# True Love.. Does it only come along once in lifetime



## Sathish (Jan 5, 2009)

What do u mean with "true love".. 
is it true...(for both boys and girls)


----------



## esumitkumar (Jan 5, 2009)

True love means selfless love ie  u sacrifice ur own happiness,desires etc for happiness of ur mate . Its true but rare in today's scenario...

and Yes it comes once


----------



## Faun (Jan 5, 2009)

not once, it comes in various relationships and sometimes for complete strangers too 

Just dont confuse first love with true love


----------



## esumitkumar (Jan 5, 2009)

but what if first love = true love


----------



## Faun (Jan 5, 2009)

second love can also be true, i mean both can be


----------



## rhitwick (Jan 5, 2009)

True Love: Like all those hypotheses, ideologies it is also one concept. Every human being whoever in love tries to achieve it. In my opinion, it can only be achieved when both of the partners feel same about themselves, reciprocates same feelings against them. But this is sometimes (or most of the time) the feeling is not equal at both the ends.

Even LOVE is so rare these days that the few moments of staying together, holding hands (n other things) seems to be real love.

True Love doesn't demand anything, doesn't expect anything, doesn't want u to prove anything. U just love ur partner, respect his/her decisions, believe in him/her...in short unconditional.


----------



## iMav (Jan 5, 2009)

Oh My GOD!


----------



## Coool (Jan 5, 2009)

true love happens only once in a life time....if it breaks up, he/she never believe in love after that...
so, true love only once...


----------



## amitabhishek (Jan 5, 2009)

Oh! Not again!


----------



## kumarmohit (Jan 5, 2009)

True Love  - WTF is that?
And Wat is Untrue Love then?


----------



## Chirag (Jan 5, 2009)

^^
Hawas ko pura karne ke liye kiya gaya pyar.  Sounds gross, wooter !!


----------



## Coool (Jan 5, 2009)

Chirag said:


> ^^
> Hawas ko pura karne ke liye kiya gaya pyar.


----------



## rhitwick (Jan 5, 2009)

jyotsna said:


> Dear sir/madam
> true love happens only once in a life time....if it breaks up, he/she never believe in love after that...
> 
> 
> ...


is this user some kinda spambot?
In a few threads I observed that he/she just copy pasted an already posted comment.

What is this "Dear sir/Madam" and "mailmantra url"?


----------



## kumarmohit (Jan 5, 2009)

Its not a spambot, its a person spamming - The answers seem to be context sensitive unlike bots which rely on mathematically calculated sentences.


----------



## Pat (Jan 5, 2009)

^^ The answers seem to be "copy" of one of the posts in the same thread. Could be a human spammer too, but I guess it is a bot.


----------



## codename_romeo (Jan 5, 2009)

True love would actually be defined by your intentions towards the person you love. You may love more than one person at various points of time and love them with utmost honesty and sincerity. So all of them are true love. First love is always first love and no matter whether it is a mere infatuation(99% times true) or actually love, it still remains the first love.

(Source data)
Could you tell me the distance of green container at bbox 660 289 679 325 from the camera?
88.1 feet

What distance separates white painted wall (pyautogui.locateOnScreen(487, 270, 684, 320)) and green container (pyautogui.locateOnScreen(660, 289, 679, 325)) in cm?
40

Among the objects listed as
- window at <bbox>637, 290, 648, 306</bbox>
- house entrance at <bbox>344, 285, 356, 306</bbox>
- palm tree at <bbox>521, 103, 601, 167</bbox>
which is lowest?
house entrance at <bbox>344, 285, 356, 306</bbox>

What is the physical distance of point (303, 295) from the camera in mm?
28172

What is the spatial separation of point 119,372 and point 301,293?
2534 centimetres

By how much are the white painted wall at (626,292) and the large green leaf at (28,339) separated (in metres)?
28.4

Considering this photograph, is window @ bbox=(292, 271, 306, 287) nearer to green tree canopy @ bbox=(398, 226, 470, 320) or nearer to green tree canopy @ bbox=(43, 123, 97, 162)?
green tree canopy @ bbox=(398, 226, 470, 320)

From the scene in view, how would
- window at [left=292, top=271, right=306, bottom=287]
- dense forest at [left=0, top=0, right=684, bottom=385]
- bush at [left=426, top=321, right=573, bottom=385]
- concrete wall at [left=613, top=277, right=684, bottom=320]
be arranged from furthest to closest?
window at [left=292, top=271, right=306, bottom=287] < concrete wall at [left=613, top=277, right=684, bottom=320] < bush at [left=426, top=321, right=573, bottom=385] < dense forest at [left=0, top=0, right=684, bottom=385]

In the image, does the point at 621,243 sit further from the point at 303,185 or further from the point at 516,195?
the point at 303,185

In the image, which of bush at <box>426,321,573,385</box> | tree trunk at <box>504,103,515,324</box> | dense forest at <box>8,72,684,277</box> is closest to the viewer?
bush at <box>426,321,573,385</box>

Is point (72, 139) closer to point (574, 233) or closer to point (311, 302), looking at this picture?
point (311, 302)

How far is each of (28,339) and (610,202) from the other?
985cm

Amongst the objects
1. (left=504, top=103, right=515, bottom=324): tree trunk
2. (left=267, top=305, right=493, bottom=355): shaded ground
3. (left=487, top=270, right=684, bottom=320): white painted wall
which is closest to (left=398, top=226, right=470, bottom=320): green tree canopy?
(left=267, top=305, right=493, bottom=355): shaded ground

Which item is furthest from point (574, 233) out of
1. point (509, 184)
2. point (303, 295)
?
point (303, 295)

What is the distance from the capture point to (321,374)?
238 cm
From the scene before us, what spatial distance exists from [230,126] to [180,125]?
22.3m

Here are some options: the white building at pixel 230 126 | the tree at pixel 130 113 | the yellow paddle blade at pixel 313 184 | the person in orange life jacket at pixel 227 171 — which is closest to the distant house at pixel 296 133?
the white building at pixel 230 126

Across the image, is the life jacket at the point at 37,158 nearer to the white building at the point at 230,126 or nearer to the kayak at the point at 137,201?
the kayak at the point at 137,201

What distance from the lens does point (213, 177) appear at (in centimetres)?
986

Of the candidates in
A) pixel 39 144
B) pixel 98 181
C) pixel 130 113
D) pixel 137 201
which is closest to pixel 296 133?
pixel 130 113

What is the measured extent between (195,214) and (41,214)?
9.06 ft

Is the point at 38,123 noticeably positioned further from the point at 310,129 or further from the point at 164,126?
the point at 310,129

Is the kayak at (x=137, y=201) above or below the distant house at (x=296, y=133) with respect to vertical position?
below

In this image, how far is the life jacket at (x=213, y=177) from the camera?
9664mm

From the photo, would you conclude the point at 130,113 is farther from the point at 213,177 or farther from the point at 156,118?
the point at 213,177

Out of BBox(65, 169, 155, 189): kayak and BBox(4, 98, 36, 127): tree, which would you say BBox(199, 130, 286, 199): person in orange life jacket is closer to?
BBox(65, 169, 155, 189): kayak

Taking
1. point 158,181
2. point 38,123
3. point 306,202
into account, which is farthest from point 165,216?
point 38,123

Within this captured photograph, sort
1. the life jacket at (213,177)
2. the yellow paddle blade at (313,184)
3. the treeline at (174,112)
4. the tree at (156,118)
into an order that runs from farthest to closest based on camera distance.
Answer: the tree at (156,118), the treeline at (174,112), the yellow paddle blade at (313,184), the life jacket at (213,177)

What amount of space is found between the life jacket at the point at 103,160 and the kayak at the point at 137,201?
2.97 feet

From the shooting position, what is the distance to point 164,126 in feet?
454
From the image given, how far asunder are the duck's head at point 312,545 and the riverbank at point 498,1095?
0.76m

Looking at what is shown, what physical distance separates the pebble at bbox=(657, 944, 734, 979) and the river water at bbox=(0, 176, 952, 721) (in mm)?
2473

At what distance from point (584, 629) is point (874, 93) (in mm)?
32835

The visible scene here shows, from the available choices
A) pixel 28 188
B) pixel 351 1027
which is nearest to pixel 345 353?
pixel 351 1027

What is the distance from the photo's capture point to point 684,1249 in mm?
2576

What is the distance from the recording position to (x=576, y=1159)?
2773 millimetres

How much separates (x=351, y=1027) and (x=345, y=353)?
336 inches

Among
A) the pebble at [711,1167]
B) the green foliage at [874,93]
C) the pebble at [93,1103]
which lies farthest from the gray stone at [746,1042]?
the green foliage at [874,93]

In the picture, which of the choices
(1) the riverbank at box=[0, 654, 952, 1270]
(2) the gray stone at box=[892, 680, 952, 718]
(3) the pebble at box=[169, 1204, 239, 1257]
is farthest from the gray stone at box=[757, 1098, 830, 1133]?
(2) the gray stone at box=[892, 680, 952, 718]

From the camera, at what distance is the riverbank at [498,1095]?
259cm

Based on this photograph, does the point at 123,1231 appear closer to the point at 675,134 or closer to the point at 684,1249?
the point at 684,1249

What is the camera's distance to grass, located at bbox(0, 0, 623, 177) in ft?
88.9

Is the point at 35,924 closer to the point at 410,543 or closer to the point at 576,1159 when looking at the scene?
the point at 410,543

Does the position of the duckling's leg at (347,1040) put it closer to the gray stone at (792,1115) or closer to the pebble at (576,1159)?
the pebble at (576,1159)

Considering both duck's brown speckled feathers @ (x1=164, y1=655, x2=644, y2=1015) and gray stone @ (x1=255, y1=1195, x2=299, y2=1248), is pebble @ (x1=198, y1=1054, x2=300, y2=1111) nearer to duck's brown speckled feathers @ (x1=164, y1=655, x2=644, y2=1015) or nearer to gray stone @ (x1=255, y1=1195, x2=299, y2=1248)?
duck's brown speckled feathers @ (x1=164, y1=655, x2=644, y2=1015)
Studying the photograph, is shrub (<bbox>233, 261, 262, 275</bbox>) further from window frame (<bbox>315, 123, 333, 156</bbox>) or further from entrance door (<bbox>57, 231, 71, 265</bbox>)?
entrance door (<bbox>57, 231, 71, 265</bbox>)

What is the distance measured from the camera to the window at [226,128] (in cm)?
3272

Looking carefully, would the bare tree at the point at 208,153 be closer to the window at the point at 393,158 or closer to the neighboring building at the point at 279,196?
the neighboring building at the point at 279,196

TASK OBJECTIVE:
Please reproduce the true love thread word for word, starting with "## iMav (Jan" and going on through "love only once...". The entries above aren't needed.

EXERCISE OUTPUT:
## iMav (Jan 5, 2009)

Oh My GOD!


----------



## Coool (Jan 5, 2009)

true love happens only once in a life time....if it breaks up, he/she never believe in love after that...
so, true love only once...